Before the invention of the magnetic compass, navigating with a sundial would have been difficult, particularly on overcast days. Ancient Viking lore suggests that they had a magical tool to find the sun, even when the star was hidden.

Researchers have now discovered the crystal that would have made such a magical apparatus possible. The Vikings could have used a common calcite crystal, called an Icelandic spar, to find the sun in the high latitudes where they would have had to battle long twilights and cloudy skies to navigate. This special "sunstone" could find the direction of the sun even when it was out of view because it plays a trick with the light.

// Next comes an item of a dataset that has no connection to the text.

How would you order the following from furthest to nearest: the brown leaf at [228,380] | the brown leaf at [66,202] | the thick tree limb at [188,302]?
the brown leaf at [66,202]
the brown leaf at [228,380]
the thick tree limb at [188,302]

"The Vikings could have discovered this, simply by choosing a transparent crystal and looking through it through a small hole in a screen," study researcher Guy Ropars wrote in an email to LiveScience. "The understanding of the complete mechanism and the knowledge of the polarization of light is not necessary."

Finding the sun

To use the crystal, the Vikings would have held the stone up to the center of the sky (from their perspective). When sunlight hits the crystal, that light gets polarized and broken into an "ordinary" and an "extraordinary" beam.

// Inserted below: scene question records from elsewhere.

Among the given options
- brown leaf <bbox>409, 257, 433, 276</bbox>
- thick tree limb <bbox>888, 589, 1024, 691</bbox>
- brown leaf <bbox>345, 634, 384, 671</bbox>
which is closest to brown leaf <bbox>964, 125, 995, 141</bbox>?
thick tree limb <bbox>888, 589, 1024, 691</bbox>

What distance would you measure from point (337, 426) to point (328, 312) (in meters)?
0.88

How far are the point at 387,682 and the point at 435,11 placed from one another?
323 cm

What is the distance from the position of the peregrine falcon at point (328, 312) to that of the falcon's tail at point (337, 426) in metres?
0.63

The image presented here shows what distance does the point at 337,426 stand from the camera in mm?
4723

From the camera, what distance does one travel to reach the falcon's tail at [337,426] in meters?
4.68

On a clear day, the Vikings would have rotated the crystal until the two beams lined up. Since these two beams line up and have the same brightness at only one angle, by noting where the sun is when this happens the Vikings could establish a reference point that could be used even when the sun wasn't visible.

There are several other types of crystal that have this same property, but they wouldn’t have been too useful because they aren't as clear or as common, the researchers said. The Icelandic spar that the researchers analyzed is very common along the coasts of Iceland, and is also common today in Brazil and Mexico.

The real sunstone?

While none of these Icelandic spar crystals has been found in a Viking settlement, one was recently discovered in an Elizabethan shipwreck from 1592 in the English Channel. The researchers are currently confirming that this crystal could have been used to find the sun when it was out of sight, which they think might be true because a large cannon on board the ship would have interfered with a magnetic compass.

The research is a theoretical confirmation of previous research by another lab suggesting these kinds of crystals could be useful to find the sun. In their laboratory at Rennes, France, they say a prototype sunstone compass they made using calcite works particularly well (even with the naked eye) when the sun is beyond the horizon and even after the stars come out.

Polarized light is also widely used by animals in nature, to create colorful shells and as a way to see the world around them.

The study was published Nov. 1 in the journal Proceedings of the Royal Society A: Mathematical Physical & Engineering Sciences.